Ukraine Inches Closer to Adopting Anti-corruption Court Law

Published: 05 March 2018

PetroPoroshenkoPresident Petro Poroshenko (Photo: Mykola Lazarenko, CC-BY-SA-4.0)

By Alex Cooper

The Ukrainian Parliament approved on Thursday a first reading of a draft law that would create an anti-corruption court that was demanded from reformers and Western allies Radio Free Europe/Radio Liberty reported.

The court’s creation had been stalled for several months since Justice Minister Pavlo Petrenko announced in December that the country will pass the new anti-corruption bill by February

The International Monetary Fund conditioned its next round of funding of US$ 2 billion with the creation of the special court, pension reform and with Ukraine maintaining gas price commitments, reports Reuters.

Proponents of the court argue that it is necessary to try corruption cases and work to establish credible rule of law. The National Anti-corruption Bureau of Ukraine (NABU) has forwarded 116 high-profile corruption cases to Ukrainian courts since 2015 and conducted almost 500 criminal investigations, though progress on the cases has been slow or nonexistent.

There is concern that the current draft would not harmonize with the recommendations given by the Venice Commission. The Commission, formally called the European Commission for Democracy through Law, provides legal advice to Council of Europe members.

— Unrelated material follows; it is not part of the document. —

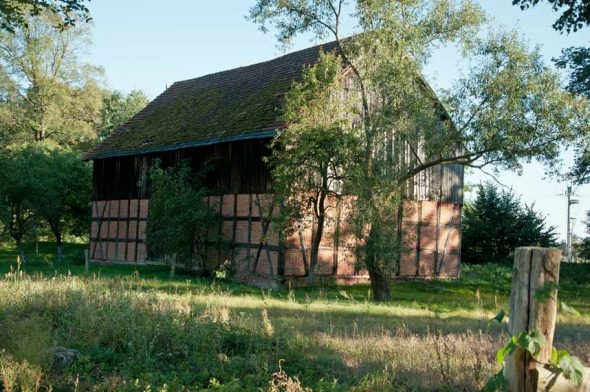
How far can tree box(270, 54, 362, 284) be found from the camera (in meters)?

In response to this and concerns from the IMF, Ukraine’s government said that the legislation will be changed to comply with these recommendations before it’s final approval.

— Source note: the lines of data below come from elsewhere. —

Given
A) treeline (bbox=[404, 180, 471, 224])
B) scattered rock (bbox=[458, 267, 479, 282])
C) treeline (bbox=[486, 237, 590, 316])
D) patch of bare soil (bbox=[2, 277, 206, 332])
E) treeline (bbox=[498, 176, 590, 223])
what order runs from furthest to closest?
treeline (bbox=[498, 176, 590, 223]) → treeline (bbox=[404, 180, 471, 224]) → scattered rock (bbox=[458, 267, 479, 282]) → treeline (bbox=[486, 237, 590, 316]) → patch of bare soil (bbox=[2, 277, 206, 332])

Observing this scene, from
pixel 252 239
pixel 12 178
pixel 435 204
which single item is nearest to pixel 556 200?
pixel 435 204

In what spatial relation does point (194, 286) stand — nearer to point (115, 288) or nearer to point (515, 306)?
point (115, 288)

“The law should be definitively approved in the spring,” President Petro Poroshenko said during a televised address Wednesday. He reiterated his support in a Facebook post the following day after the draft law’s approval.

Nazar Kholodnytsky, the head of the Specialized Anti-Corruption Prosecutor’s Office (SAPO), is less optimistic than the president due to the complexity of organizing the court. “I’m not sure it will start work by the end of the year. On the contrary, I’m sure it won’t,” he told Interfax-Ukraine.

Fears exist that Poroshenko and officials have purposefully stalled the anti-corruption court’s creation. In Transparency International’s Corruption Perception Index 2017 Ukraine was listed as 130th out of 180 countries, indicating high levels of corruption.